**Source records:**
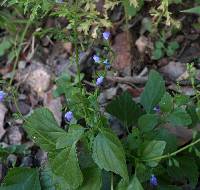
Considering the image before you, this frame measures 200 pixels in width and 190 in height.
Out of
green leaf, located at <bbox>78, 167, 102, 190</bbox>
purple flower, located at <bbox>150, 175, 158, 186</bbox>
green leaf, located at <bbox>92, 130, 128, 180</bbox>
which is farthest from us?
purple flower, located at <bbox>150, 175, 158, 186</bbox>

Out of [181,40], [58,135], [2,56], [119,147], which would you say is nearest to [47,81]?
[2,56]

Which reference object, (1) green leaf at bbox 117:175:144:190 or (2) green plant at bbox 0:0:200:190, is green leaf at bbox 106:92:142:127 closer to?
(2) green plant at bbox 0:0:200:190

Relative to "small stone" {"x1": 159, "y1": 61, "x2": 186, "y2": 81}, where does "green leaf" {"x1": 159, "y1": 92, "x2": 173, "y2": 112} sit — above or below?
above

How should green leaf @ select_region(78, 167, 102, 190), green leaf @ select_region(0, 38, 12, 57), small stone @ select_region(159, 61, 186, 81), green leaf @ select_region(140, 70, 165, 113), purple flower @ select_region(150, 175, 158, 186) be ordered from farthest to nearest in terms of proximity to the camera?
green leaf @ select_region(0, 38, 12, 57) < small stone @ select_region(159, 61, 186, 81) < green leaf @ select_region(140, 70, 165, 113) < purple flower @ select_region(150, 175, 158, 186) < green leaf @ select_region(78, 167, 102, 190)

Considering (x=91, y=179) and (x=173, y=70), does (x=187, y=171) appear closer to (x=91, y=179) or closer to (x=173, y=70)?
(x=91, y=179)

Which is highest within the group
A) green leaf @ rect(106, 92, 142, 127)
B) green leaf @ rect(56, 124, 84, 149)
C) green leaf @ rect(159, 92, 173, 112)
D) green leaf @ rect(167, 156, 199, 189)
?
green leaf @ rect(56, 124, 84, 149)

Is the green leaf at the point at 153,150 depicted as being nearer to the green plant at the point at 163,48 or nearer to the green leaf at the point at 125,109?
the green leaf at the point at 125,109

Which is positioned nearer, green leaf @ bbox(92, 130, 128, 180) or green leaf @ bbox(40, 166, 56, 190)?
green leaf @ bbox(92, 130, 128, 180)

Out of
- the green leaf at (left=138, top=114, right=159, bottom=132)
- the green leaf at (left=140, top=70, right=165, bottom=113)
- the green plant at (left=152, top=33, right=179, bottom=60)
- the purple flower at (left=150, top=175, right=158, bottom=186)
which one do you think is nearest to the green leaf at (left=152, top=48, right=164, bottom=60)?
the green plant at (left=152, top=33, right=179, bottom=60)

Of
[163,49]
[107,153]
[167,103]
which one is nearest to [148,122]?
[167,103]
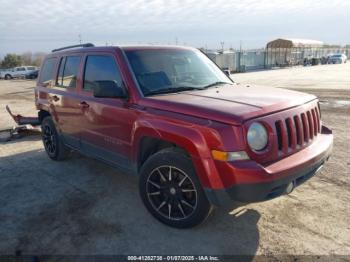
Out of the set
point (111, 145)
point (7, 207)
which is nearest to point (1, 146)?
point (7, 207)

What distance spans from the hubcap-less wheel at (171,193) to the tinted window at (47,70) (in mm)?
3256

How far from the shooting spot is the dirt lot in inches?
134

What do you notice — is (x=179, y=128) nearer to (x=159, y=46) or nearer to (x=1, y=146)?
(x=159, y=46)

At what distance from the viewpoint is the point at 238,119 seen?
3.06m

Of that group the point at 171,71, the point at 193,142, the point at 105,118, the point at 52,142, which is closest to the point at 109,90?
the point at 105,118

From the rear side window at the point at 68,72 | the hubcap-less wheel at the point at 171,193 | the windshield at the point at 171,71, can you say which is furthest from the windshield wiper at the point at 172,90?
the rear side window at the point at 68,72

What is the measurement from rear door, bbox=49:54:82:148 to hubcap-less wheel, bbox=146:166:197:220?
6.17 feet

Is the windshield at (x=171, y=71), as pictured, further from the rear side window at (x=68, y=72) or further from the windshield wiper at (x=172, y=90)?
the rear side window at (x=68, y=72)

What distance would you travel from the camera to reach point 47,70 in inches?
246

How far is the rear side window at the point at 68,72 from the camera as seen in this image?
513 centimetres

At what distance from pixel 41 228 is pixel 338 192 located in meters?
3.72

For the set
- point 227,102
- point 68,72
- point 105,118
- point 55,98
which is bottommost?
point 105,118

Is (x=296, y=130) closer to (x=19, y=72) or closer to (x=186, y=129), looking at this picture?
(x=186, y=129)

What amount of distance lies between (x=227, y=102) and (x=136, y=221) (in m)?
1.73
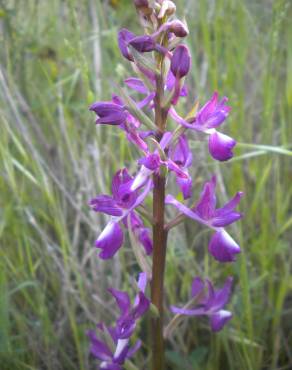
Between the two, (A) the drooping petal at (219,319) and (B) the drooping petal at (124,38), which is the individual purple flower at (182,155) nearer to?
(B) the drooping petal at (124,38)

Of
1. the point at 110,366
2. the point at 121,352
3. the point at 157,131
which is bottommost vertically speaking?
the point at 110,366


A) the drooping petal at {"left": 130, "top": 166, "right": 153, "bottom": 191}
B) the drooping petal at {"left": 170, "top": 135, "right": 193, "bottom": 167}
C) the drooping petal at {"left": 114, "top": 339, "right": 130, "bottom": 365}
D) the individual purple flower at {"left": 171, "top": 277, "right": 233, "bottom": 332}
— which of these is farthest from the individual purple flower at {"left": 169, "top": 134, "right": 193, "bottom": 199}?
the drooping petal at {"left": 114, "top": 339, "right": 130, "bottom": 365}

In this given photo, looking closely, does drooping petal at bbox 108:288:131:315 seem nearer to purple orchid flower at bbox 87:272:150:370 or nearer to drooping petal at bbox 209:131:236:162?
purple orchid flower at bbox 87:272:150:370

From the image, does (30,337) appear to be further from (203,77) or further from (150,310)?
(203,77)

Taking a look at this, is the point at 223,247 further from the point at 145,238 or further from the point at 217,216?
the point at 145,238

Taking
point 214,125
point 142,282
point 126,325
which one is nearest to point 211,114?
point 214,125

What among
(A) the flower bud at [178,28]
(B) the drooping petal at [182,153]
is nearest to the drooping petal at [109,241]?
(B) the drooping petal at [182,153]

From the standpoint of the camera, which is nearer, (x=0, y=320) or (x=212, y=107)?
(x=212, y=107)

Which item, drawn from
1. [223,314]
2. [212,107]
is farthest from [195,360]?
[212,107]
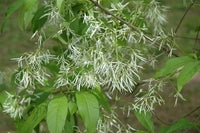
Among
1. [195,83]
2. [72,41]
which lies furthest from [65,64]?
[195,83]

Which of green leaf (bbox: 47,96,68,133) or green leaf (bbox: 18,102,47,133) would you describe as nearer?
green leaf (bbox: 47,96,68,133)

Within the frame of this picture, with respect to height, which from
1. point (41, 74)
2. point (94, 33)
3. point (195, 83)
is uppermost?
point (94, 33)

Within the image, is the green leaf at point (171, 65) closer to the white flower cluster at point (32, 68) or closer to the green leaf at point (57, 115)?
the green leaf at point (57, 115)

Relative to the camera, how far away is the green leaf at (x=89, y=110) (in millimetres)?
1128

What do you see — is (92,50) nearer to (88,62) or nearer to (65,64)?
(88,62)

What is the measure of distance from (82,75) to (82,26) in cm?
32

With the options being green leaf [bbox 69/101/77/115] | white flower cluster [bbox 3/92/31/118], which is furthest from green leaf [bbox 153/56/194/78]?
white flower cluster [bbox 3/92/31/118]

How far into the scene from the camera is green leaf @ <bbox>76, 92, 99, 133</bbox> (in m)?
1.13

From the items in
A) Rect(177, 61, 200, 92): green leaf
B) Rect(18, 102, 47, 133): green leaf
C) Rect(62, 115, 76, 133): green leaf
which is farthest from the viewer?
Rect(62, 115, 76, 133): green leaf

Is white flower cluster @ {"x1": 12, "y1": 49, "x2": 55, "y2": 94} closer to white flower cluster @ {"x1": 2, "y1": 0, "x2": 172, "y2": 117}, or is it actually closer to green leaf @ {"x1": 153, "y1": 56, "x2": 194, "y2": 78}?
white flower cluster @ {"x1": 2, "y1": 0, "x2": 172, "y2": 117}

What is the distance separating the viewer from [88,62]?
125 cm

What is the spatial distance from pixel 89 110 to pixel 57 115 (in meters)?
0.14

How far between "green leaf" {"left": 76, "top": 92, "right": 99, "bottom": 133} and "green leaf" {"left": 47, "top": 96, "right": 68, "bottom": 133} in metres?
0.07

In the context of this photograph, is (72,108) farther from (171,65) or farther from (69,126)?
(171,65)
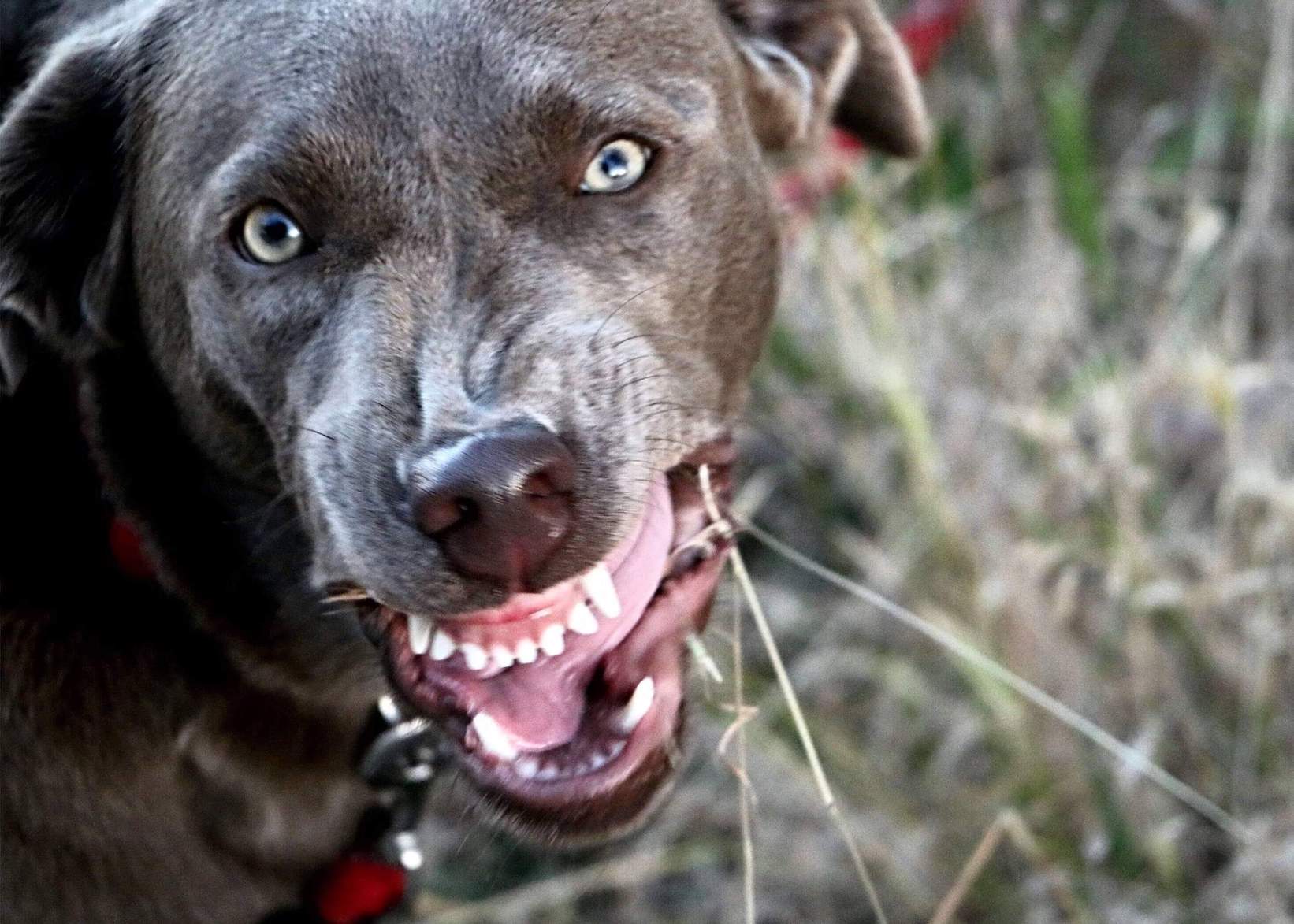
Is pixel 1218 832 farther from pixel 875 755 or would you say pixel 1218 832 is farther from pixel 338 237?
pixel 338 237

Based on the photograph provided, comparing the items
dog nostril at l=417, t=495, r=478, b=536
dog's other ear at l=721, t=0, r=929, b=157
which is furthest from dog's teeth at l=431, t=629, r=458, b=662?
dog's other ear at l=721, t=0, r=929, b=157

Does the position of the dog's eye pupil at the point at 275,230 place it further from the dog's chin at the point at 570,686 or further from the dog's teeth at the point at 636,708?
the dog's teeth at the point at 636,708

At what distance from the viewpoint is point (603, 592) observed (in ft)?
6.09

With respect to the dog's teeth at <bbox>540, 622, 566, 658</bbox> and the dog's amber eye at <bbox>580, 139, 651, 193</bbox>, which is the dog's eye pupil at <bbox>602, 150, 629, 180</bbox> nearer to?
the dog's amber eye at <bbox>580, 139, 651, 193</bbox>

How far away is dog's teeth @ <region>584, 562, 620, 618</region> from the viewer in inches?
72.5

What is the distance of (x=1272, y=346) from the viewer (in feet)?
11.5

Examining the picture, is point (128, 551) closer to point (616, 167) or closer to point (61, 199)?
point (61, 199)

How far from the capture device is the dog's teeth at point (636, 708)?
6.09ft

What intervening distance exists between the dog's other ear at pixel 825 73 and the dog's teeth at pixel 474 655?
0.76 m

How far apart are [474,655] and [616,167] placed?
0.53 m

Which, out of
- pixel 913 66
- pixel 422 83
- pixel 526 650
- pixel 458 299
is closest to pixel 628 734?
pixel 526 650

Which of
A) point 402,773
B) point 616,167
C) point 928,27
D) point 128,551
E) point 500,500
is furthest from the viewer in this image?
point 928,27

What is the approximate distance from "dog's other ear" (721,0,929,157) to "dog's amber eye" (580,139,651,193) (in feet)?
1.12

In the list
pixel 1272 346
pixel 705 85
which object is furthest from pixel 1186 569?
pixel 705 85
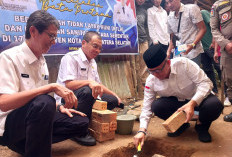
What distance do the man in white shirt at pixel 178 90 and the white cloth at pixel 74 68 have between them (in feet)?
2.80

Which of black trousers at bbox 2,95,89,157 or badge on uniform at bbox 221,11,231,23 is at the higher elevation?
badge on uniform at bbox 221,11,231,23

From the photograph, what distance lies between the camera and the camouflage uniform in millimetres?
2850

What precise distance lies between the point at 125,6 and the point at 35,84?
317cm

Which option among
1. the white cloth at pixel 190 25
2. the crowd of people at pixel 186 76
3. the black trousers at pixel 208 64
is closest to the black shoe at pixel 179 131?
the crowd of people at pixel 186 76

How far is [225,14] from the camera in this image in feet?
9.37

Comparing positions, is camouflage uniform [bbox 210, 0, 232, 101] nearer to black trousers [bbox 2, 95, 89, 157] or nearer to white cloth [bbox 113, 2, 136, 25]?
white cloth [bbox 113, 2, 136, 25]

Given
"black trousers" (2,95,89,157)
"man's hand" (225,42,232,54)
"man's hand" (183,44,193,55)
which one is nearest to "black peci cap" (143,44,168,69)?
"black trousers" (2,95,89,157)

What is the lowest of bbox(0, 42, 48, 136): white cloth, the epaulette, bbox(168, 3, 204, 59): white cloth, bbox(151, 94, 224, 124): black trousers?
bbox(151, 94, 224, 124): black trousers

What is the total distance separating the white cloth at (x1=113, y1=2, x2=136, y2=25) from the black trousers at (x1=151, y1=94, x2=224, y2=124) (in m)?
2.35

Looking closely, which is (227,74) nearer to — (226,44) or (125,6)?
(226,44)

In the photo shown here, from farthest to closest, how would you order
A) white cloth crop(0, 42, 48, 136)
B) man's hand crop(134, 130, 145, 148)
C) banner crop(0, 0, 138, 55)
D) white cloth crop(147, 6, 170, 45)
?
white cloth crop(147, 6, 170, 45)
banner crop(0, 0, 138, 55)
man's hand crop(134, 130, 145, 148)
white cloth crop(0, 42, 48, 136)

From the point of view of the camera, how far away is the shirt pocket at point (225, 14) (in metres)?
2.83

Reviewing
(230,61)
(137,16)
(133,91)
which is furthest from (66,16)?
(230,61)

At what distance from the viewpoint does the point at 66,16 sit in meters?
3.54
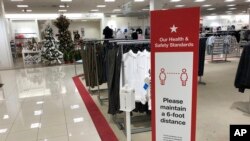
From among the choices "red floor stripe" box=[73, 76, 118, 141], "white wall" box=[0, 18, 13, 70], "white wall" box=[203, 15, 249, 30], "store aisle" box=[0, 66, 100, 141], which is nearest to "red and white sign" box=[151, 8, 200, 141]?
"red floor stripe" box=[73, 76, 118, 141]

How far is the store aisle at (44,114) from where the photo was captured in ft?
10.3

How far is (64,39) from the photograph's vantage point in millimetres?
10836

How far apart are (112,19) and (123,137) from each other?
1843 cm

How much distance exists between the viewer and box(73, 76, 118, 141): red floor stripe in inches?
119

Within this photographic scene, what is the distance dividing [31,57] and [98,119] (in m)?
8.74

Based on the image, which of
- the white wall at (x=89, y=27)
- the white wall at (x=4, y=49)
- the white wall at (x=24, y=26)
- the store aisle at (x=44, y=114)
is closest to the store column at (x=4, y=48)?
the white wall at (x=4, y=49)

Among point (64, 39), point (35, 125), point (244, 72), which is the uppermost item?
point (64, 39)

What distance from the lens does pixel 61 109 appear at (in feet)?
13.9

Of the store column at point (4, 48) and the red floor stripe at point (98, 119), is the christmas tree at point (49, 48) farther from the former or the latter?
the red floor stripe at point (98, 119)

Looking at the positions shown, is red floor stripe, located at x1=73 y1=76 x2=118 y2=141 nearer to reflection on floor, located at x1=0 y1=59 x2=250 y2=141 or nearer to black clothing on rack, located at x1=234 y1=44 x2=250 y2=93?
reflection on floor, located at x1=0 y1=59 x2=250 y2=141

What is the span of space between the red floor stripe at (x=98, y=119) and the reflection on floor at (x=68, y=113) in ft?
0.25

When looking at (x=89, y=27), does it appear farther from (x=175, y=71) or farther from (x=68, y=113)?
(x=175, y=71)

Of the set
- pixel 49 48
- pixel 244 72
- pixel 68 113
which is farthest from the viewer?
pixel 49 48

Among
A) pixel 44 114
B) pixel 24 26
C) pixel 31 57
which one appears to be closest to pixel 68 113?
pixel 44 114
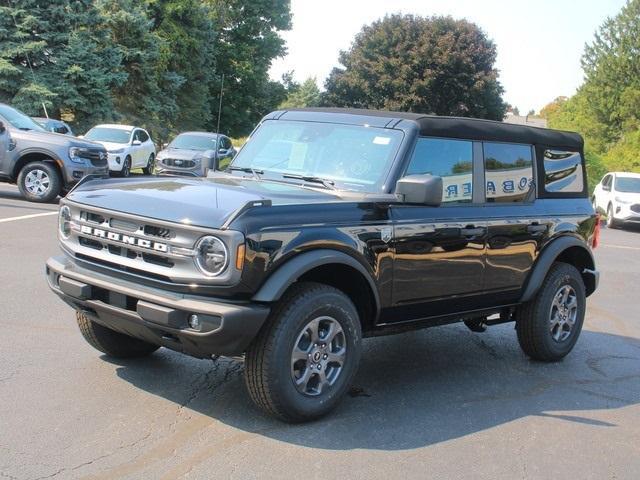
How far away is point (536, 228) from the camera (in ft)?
20.6

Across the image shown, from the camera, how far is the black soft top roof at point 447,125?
5.60 metres

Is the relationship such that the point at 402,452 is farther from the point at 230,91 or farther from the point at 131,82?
the point at 230,91

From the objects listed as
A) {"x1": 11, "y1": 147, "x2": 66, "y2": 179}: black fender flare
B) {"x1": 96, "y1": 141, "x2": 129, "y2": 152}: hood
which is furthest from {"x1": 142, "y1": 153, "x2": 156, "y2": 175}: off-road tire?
{"x1": 11, "y1": 147, "x2": 66, "y2": 179}: black fender flare

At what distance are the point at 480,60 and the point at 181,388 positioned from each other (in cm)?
4730

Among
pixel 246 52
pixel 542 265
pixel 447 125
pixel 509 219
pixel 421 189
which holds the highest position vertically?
pixel 246 52

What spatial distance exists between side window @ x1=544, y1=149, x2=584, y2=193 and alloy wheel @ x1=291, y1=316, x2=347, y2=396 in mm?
2799

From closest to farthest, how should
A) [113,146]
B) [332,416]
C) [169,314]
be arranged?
[169,314] → [332,416] → [113,146]

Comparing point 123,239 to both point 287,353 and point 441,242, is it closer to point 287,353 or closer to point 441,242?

**Prompt:**
List the data as numbered lines, skipping blank ones, starting at the line containing "What spatial distance" and ending with the line containing "[169,314] → [332,416] → [113,146]".

**Written answer:**
1. What spatial distance exists between side window @ x1=544, y1=149, x2=584, y2=193 and alloy wheel @ x1=291, y1=316, x2=347, y2=396 in mm?
2. 2799
3. From closest to farthest, how should
4. A) [113,146]
5. B) [332,416]
6. C) [169,314]
7. be arranged?
8. [169,314] → [332,416] → [113,146]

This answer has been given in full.